SUPPLIED TEXT =
◆ ◆ ◆ ◆
CPU climbs up if haproxy runs for more than a few minutes

Due to a bit of historical accident (related to the absense of the resolvers server option on older versions of haproxy), we currently reload config, restarting the haproxy worker process, approximately every minute. I’m looking at making better use of resolvers so we only reload when configuration actually changes, however I’ve run into a bit of a roadblock.

If the haproxy runs for more than a few minutes without being restarted, the CPU usage steadily climbs until haproxy is using 100% of available CPU. Unfortunately, I haven’t been able to reproduce this in non-production environments, and for obvious reasons I want to avoid this situation in production.

I have encountered an issue like this in the past, and looking at perf results, most of the cpu time was spent on operations on an LRU cache. I think it is the pattern LRU cache.

We do have regex acls that match urls that have a random id in them, and I’m wondering if that is causing the cache to fill up and we are spending a lot of CPU adding and removing entries from the cache.

Any suggestions on how to reduce CPU usage if the process runs a long time? Having to restart the process every minute seems like a really hacky solution.

And is this something I should make a bug report for?

Could you provide the “haproxy -vv” output to know what is your release version?

HA-Proxy version 2.0.25-6986403 2021/09/07 - https://haproxy.org/
Build options :
  TARGET  = linux-glibc
  CPU     = generic
  CC      = gcc
  CFLAGS  = -O2 -g -fno-strict-aliasing -Wdeclaration-after-statement -fwrapv -Wno-address-of-packed-member -Wno-unused-label -Wno-sign-compare -Wno-unused-parameter -Wno-old-style-declaration -Wno-ignored-qualifiers -Wno-clobbered -Wno-missing-field-initializers -Wno-implicit-fallthrough -Wno-stringop-overflow -Wno-cast-function-type -Wtype-limits -Wshift-negative-value -Wshift-overflow=2 -Wduplicated-cond -Wnull-dereference
  OPTIONS = USE_PCRE2_JIT=1 USE_LIBCRYPT=1 USE_OPENSSL=1 USE_LUA=1 USE_ZLIB=1 USE_SYSTEMD=1

Feature list : +EPOLL -KQUEUE -MY_EPOLL -MY_SPLICE +NETFILTER -PCRE -PCRE_JIT -PCRE2 +PCRE2_JIT +POLL -PRIVATE_CACHE +THREAD -PTHREAD_PSHARED -REGPARM -STATIC_PCRE -STATIC_PCRE2 +TPROXY +LINUX_TPROXY +LINUX_SPLICE +LIBCRYPT +CRYPT_H -VSYSCALL +GETADDRINFO +OPENSSL +LUA +FUTEX +ACCEPT4 -CLOSEFROM -MY_ACCEPT4 +ZLIB -SLZ +CPU_AFFINITY +TFO +NS +DL +RT -DEVICEATLAS -51DEGREES -WURFL +SYSTEMD -OBSOLETE_LINKER +PRCTL +THREAD_DUMP -EVPORTS

Default settings :
  bufsize = 16384, maxrewrite = 1024, maxpollevents = 200

Built with multi-threading support (MAX_THREADS=64, default=4).
Built with OpenSSL version : OpenSSL 1.1.1f  31 Mar 2020
Running on OpenSSL version : OpenSSL 1.1.1f  31 Mar 2020
OpenSSL library supports TLS extensions : yes
OpenSSL library supports SNI : yes
OpenSSL library supports : TLSv1.0 TLSv1.1 TLSv1.2 TLSv1.3
Built with Lua version : Lua 5.3.3
Built with network namespace support.
◆ ◆ ◆ ◆
PROVIDED MATERIAL =
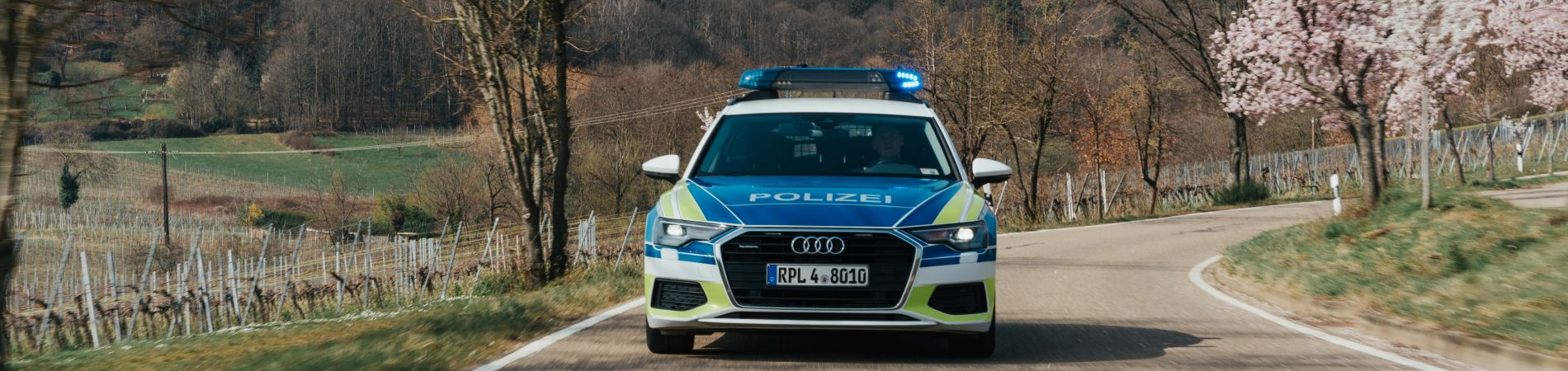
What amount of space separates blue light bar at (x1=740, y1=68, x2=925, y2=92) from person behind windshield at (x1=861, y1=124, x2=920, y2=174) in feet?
3.35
◆ ◆ ◆ ◆
REQUIRED TASKS =
[a] Reproduce the stretch of the HAProxy thread from "I have encountered" through "bug report for?".
[b] In the HAProxy thread, how often is the config currently reloaded?
The data above comes from an unrelated source.

COMPLETED EXERCISE =
[a]
I have encountered an issue like this in the past, and looking at perf results, most of the cpu time was spent on operations on an LRU cache. I think it is the pattern LRU cache.

We do have regex acls that match urls that have a random id in them, and I’m wondering if that is causing the cache to fill up and we are spending a lot of CPU adding and removing entries from the cache.

Any suggestions on how to reduce CPU usage if the process runs a long time? Having to restart the process every minute seems like a really hacky solution.

And is this something I should make a bug report for?

[b] Approximately every minute.